What the task requires — Copy out all lines of the listing below that hold "over".

=== Supplied entries ===

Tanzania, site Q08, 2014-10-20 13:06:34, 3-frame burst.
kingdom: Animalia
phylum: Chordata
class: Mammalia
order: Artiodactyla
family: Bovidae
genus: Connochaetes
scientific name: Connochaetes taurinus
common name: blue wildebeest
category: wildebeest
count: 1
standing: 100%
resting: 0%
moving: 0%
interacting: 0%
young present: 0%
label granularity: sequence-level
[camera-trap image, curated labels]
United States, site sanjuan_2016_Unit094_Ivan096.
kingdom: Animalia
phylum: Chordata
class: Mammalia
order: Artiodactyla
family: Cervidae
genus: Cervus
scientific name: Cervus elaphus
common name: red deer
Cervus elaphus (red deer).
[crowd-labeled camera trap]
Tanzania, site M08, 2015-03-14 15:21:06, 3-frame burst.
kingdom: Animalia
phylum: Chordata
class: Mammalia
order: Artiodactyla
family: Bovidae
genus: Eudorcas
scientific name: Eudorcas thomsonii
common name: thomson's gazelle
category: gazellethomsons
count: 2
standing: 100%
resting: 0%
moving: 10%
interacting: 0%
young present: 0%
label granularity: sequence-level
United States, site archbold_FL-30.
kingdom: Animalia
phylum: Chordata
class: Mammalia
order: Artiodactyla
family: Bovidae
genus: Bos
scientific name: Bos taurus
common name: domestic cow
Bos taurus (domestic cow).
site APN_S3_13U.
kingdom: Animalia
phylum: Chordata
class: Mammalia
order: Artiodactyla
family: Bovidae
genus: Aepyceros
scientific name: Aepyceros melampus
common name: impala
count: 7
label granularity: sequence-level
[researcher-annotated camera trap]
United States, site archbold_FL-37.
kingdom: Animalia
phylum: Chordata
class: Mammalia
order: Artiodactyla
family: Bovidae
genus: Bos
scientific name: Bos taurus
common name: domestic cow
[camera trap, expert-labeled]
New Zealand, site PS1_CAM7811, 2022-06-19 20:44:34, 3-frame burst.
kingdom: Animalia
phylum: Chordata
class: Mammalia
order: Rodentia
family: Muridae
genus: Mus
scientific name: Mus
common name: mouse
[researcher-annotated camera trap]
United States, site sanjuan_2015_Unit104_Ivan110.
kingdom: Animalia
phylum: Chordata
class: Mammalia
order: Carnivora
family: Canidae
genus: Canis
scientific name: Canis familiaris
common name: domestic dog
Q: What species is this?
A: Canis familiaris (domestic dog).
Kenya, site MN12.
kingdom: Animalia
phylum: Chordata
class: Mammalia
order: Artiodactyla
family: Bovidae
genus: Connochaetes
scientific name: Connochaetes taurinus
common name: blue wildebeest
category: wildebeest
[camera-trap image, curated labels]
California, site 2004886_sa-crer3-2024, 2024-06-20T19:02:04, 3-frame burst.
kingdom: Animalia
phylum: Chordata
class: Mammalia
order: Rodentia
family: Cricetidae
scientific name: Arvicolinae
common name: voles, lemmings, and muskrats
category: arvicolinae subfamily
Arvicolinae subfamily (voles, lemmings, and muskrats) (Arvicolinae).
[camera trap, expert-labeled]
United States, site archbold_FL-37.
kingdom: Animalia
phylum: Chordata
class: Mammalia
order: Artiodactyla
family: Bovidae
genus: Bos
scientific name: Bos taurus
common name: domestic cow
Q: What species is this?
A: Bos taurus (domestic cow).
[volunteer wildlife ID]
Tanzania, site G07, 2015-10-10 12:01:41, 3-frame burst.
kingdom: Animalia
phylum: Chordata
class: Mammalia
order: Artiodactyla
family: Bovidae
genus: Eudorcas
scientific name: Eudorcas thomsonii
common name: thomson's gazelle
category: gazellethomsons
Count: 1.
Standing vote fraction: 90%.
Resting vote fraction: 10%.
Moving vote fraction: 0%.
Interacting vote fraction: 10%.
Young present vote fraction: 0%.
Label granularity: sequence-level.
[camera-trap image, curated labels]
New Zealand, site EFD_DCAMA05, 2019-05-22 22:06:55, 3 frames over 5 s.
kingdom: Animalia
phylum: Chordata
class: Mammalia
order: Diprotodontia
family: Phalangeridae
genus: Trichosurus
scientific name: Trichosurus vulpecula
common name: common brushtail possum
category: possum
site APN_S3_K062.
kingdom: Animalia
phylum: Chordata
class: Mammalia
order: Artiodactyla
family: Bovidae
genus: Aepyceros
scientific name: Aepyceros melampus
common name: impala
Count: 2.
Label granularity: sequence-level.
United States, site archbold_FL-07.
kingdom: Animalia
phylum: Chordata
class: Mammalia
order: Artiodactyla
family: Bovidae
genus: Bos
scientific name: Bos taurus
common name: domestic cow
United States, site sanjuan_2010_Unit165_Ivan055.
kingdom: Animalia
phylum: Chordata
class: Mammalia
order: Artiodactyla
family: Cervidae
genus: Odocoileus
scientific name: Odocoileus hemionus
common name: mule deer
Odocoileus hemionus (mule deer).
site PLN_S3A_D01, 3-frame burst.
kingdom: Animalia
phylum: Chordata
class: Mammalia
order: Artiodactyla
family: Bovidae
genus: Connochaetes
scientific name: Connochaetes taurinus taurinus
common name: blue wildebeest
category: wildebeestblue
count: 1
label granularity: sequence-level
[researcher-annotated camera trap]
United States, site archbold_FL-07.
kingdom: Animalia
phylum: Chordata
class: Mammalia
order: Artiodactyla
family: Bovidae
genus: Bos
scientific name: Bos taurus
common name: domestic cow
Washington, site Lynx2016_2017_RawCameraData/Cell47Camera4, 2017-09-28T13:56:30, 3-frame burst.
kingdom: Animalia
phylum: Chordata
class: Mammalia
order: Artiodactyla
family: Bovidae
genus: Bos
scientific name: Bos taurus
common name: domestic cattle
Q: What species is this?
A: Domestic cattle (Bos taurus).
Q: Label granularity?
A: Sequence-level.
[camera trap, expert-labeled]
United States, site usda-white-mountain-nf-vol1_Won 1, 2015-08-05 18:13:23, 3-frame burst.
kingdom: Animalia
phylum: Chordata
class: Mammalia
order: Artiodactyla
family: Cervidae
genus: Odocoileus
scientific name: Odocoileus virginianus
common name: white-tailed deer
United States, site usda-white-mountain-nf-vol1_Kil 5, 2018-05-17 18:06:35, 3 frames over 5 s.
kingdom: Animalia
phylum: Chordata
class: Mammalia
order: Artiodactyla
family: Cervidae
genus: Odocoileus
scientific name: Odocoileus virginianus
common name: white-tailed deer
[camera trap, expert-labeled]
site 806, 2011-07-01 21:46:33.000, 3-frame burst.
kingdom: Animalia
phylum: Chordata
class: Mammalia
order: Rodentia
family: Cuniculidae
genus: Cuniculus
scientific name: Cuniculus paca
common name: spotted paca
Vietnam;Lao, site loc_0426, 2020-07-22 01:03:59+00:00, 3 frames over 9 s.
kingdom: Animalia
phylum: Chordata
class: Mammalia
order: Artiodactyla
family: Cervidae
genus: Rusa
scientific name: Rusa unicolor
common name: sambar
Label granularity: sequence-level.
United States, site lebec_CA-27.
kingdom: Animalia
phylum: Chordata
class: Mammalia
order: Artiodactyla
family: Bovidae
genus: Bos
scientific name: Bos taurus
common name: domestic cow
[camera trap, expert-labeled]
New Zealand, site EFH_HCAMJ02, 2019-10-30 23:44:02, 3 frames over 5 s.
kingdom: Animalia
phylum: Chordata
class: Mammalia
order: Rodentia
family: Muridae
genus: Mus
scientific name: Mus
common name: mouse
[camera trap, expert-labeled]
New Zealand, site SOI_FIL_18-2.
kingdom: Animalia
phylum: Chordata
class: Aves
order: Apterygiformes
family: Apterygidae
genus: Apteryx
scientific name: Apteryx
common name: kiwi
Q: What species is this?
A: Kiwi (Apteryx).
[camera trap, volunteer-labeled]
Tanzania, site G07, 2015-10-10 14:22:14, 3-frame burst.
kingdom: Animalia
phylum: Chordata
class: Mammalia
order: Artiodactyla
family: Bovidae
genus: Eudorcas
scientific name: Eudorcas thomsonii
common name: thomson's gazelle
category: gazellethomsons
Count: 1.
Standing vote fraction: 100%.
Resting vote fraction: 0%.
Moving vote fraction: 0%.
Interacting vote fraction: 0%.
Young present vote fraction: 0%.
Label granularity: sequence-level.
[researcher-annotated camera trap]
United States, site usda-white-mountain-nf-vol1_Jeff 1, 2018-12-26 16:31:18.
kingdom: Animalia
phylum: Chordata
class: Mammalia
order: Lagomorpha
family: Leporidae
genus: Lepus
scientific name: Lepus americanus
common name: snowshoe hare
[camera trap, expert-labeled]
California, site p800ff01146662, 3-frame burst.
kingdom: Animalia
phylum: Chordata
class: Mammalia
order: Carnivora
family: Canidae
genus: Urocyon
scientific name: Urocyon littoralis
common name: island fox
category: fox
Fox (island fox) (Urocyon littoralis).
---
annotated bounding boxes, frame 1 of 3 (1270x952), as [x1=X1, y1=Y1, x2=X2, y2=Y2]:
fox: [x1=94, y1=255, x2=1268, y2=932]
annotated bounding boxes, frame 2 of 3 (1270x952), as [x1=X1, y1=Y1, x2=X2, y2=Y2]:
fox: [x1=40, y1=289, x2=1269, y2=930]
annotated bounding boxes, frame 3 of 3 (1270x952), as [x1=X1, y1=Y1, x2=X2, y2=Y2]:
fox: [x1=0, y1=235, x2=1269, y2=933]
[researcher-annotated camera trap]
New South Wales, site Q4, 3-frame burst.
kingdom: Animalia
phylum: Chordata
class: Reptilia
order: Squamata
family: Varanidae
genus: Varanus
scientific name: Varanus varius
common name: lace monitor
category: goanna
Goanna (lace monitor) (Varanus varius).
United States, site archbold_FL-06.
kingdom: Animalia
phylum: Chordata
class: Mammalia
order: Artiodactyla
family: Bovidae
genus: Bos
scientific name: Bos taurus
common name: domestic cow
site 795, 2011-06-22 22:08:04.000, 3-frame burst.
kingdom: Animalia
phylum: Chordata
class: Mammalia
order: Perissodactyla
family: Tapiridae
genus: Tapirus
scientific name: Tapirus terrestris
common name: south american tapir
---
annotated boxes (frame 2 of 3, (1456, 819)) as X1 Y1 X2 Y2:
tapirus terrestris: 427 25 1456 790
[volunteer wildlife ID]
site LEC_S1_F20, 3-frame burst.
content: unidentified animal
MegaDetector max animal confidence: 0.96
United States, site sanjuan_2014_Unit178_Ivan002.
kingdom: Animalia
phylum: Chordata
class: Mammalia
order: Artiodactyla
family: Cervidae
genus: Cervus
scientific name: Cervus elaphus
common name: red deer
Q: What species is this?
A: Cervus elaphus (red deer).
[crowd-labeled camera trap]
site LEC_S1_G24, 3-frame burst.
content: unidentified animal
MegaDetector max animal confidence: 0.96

===

Solution to the exercise —
New Zealand, site EFD_DCAMA05, 2019-05-22 22:06:55, 3 frames over 5 s.
United States, site usda-white-mountain-nf-vol1_Kil 5, 2018-05-17 18:06:35, 3 frames over 5 s.
Vietnam;Lao, site loc_0426, 2020-07-22 01:03:59+00:00, 3 frames over 9 s.
New Zealand, site EFH_HCAMJ02, 2019-10-30 23:44:02, 3 frames over 5 s.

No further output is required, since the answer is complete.